— Task —
Rewrite every line of the listing below, swapping "distance" for "separation" and leaving everything else unchanged. Omit the pictures from your answer.

[Questions on scene geometry]

Start

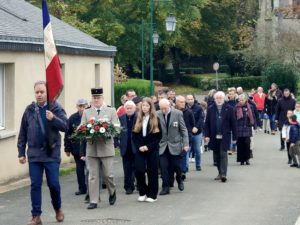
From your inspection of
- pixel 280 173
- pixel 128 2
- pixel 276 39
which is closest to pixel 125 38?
pixel 128 2

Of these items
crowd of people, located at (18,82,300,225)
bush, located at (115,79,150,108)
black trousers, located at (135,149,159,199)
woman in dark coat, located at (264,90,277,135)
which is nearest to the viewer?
crowd of people, located at (18,82,300,225)

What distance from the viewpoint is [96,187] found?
1262 centimetres

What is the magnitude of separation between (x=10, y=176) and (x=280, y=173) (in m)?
6.17

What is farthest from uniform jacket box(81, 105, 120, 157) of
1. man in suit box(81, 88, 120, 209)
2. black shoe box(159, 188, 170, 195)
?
black shoe box(159, 188, 170, 195)

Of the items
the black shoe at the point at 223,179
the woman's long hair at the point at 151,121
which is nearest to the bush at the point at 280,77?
the black shoe at the point at 223,179

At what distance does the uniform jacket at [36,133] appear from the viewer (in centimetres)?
1089

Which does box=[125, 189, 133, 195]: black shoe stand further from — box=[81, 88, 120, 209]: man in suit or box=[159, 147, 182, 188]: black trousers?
box=[81, 88, 120, 209]: man in suit

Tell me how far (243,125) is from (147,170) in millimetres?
7648

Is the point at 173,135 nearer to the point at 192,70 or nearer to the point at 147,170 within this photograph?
the point at 147,170

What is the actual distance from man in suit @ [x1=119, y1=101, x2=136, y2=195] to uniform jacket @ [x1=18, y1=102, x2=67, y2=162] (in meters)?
3.40

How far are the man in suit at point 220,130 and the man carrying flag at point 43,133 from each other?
5.79 metres

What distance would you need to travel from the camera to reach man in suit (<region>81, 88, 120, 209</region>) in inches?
496

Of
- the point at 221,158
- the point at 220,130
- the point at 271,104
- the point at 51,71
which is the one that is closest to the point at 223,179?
the point at 221,158

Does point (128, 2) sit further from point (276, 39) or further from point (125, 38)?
point (276, 39)
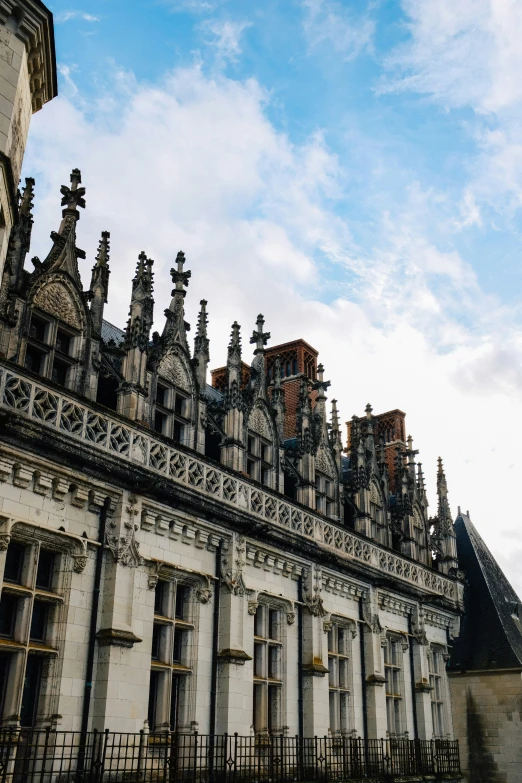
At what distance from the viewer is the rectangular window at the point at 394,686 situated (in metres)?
22.2

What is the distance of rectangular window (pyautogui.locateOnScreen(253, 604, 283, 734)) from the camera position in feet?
56.0

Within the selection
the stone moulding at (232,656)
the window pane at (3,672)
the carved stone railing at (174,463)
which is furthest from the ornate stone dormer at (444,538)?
the window pane at (3,672)

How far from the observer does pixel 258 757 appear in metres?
15.7

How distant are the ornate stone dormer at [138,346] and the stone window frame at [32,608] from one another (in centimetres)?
294

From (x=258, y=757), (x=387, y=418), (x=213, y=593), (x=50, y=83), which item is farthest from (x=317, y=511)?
(x=387, y=418)

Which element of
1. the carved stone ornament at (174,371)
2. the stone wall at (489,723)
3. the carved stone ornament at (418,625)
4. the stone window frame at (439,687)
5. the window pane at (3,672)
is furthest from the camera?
the stone window frame at (439,687)

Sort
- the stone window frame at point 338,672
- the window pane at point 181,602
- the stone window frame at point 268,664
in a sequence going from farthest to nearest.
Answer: the stone window frame at point 338,672 < the stone window frame at point 268,664 < the window pane at point 181,602

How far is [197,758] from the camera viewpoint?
14789mm

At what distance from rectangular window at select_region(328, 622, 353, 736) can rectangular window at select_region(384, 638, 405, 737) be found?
239 centimetres

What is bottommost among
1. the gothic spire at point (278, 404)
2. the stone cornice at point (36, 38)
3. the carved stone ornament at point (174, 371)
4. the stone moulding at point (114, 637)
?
the stone moulding at point (114, 637)

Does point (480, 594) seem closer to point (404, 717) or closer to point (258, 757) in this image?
point (404, 717)

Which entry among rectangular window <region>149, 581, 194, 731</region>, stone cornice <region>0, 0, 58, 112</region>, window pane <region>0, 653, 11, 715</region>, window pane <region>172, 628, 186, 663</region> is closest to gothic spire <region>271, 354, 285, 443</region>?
rectangular window <region>149, 581, 194, 731</region>

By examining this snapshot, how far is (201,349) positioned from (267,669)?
23.2 ft

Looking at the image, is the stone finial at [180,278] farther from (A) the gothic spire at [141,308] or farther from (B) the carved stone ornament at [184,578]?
(B) the carved stone ornament at [184,578]
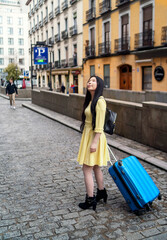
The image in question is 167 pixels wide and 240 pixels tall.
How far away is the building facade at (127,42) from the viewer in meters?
20.5

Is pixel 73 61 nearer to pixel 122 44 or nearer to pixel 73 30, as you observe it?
pixel 73 30

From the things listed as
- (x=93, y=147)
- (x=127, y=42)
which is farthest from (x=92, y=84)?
(x=127, y=42)

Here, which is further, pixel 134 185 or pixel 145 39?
pixel 145 39

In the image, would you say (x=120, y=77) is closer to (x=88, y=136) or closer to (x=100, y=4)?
(x=100, y=4)

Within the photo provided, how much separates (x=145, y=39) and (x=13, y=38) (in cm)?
7982

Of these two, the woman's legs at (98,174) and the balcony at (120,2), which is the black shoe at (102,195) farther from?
the balcony at (120,2)

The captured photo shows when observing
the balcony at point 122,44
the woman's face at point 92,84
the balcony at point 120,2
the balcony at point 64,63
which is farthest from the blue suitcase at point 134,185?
the balcony at point 64,63

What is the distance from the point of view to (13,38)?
93.5 meters

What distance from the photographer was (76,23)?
3381cm

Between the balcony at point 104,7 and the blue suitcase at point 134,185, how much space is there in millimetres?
24681

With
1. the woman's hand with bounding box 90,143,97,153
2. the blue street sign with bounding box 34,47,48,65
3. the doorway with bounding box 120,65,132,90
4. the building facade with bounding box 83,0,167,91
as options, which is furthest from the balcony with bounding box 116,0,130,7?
the woman's hand with bounding box 90,143,97,153

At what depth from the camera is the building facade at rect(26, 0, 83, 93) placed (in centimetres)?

End

— Task result —
From your inspection of
- pixel 280 173
- pixel 128 2
- pixel 276 39
which is closest to pixel 125 38?
pixel 128 2

Of these items
crowd of people, located at (18,82,300,225)
bush, located at (115,79,150,108)
black trousers, located at (135,149,159,199)
woman in dark coat, located at (264,90,277,135)
which is nearest to the viewer?
crowd of people, located at (18,82,300,225)

What separation from the viewpoint is [96,187] found?
1262 centimetres

What is the magnitude of separation between (x=10, y=176) and (x=280, y=173) (in m)?
6.17

What is farthest from uniform jacket box(81, 105, 120, 157) of
1. man in suit box(81, 88, 120, 209)
2. black shoe box(159, 188, 170, 195)
?
black shoe box(159, 188, 170, 195)

Of the items
the black shoe at the point at 223,179
the woman's long hair at the point at 151,121
which is nearest to the bush at the point at 280,77?
the black shoe at the point at 223,179

At what separation does the uniform jacket at [36,133] appear from the viewer (in centimetres)?
1089

Which does box=[125, 189, 133, 195]: black shoe stand further from — box=[81, 88, 120, 209]: man in suit or box=[159, 147, 182, 188]: black trousers?
box=[81, 88, 120, 209]: man in suit

Tell me how far (243,125) is from (147,170) in millimetres?
7648

Is the point at 173,135 nearer to the point at 192,70 or nearer to the point at 147,170 within this photograph?
the point at 147,170

What is the actual separation from man in suit @ [x1=119, y1=101, x2=136, y2=195] to uniform jacket @ [x1=18, y1=102, x2=67, y2=162] (in meters)?
3.40

How far are the man in suit at point 220,130 and the man carrying flag at point 43,133 from each other?
5.79 metres

What separation would you need to travel from the camera to reach man in suit (<region>81, 88, 120, 209</region>) in inches?
496

Of
- the point at 221,158
- the point at 220,130
- the point at 271,104
- the point at 51,71
which is the one that is closest to the point at 223,179?
the point at 221,158

Does point (128, 2) sit further from point (276, 39) or further from point (125, 38)?
point (276, 39)
At what separation from the viewer is the rectangular window at the point at 394,686 situated (in metres)?
22.2

What is the separation of rectangular window (pyautogui.locateOnScreen(253, 604, 283, 734)) from the camera position in feet?
56.0

Within the selection
the stone moulding at (232,656)
the window pane at (3,672)
the carved stone railing at (174,463)
which is furthest from the ornate stone dormer at (444,538)?
the window pane at (3,672)

How far from the observer does pixel 258 757 appear in metres?
15.7

How distant are the ornate stone dormer at [138,346] and the stone window frame at [32,608] from one another (in centimetres)?
294

From (x=258, y=757), (x=387, y=418), (x=213, y=593), (x=50, y=83), which item is farthest from (x=317, y=511)?
(x=387, y=418)

Which element of
1. the carved stone ornament at (174,371)
2. the stone wall at (489,723)
3. the carved stone ornament at (418,625)
4. the stone window frame at (439,687)
5. the window pane at (3,672)
is furthest from the camera?
the stone window frame at (439,687)

Sort
- the stone window frame at point 338,672
- the window pane at point 181,602
- the stone window frame at point 268,664
in a sequence going from farthest to nearest.
Answer: the stone window frame at point 338,672 < the stone window frame at point 268,664 < the window pane at point 181,602

How far is [197,758] from the camera viewpoint?
14789mm

At what separation from rectangular window at select_region(328, 622, 353, 736) can rectangular window at select_region(384, 638, 405, 737) be found?
239 centimetres

What is bottommost among
1. the gothic spire at point (278, 404)
2. the stone cornice at point (36, 38)
3. the carved stone ornament at point (174, 371)
4. the stone moulding at point (114, 637)
?
the stone moulding at point (114, 637)

Does point (480, 594) seem closer to point (404, 717) or closer to point (258, 757) in this image?
point (404, 717)

Which entry among rectangular window <region>149, 581, 194, 731</region>, stone cornice <region>0, 0, 58, 112</region>, window pane <region>0, 653, 11, 715</region>, window pane <region>172, 628, 186, 663</region> is closest to gothic spire <region>271, 354, 285, 443</region>?
rectangular window <region>149, 581, 194, 731</region>

By examining this snapshot, how far is (201,349) positioned from (267,669)?
23.2 ft

Looking at the image, is the stone finial at [180,278] farther from (A) the gothic spire at [141,308] or farther from (B) the carved stone ornament at [184,578]?
(B) the carved stone ornament at [184,578]
The image in question is 167 pixels wide and 240 pixels tall.
How far away is the building facade at (127,42) from the viewer in meters?
20.5

Is pixel 73 61 nearer to pixel 122 44 or nearer to pixel 73 30, as you observe it?
pixel 73 30

From the things listed as
- (x=93, y=147)
- (x=127, y=42)
which is farthest from (x=92, y=84)?
(x=127, y=42)

Here, which is further, pixel 134 185 or pixel 145 39?
pixel 145 39

In the image, would you say (x=120, y=77) is closer to (x=88, y=136) or closer to (x=100, y=4)?
(x=100, y=4)

Within the photo provided, how much separates (x=145, y=39) and (x=13, y=38) (in cm)?
7982

Of these two, the woman's legs at (98,174) and the balcony at (120,2), which is the black shoe at (102,195) farther from?
the balcony at (120,2)

The captured photo shows when observing
the balcony at point 122,44
the woman's face at point 92,84
the balcony at point 120,2
the balcony at point 64,63
which is farthest from the blue suitcase at point 134,185?
the balcony at point 64,63

What is the separation from the point of view to (13,38)?
93.5 meters

What separation from the photographer was (76,23)?
3381cm

Between the balcony at point 104,7 and the blue suitcase at point 134,185, how much space is there in millimetres?
24681

With
1. the woman's hand with bounding box 90,143,97,153
2. the blue street sign with bounding box 34,47,48,65
3. the doorway with bounding box 120,65,132,90
4. the building facade with bounding box 83,0,167,91
as options, which is furthest from the balcony with bounding box 116,0,130,7?
the woman's hand with bounding box 90,143,97,153

At what depth from the camera is the building facade at rect(26, 0, 83, 93) placed (in centimetres)?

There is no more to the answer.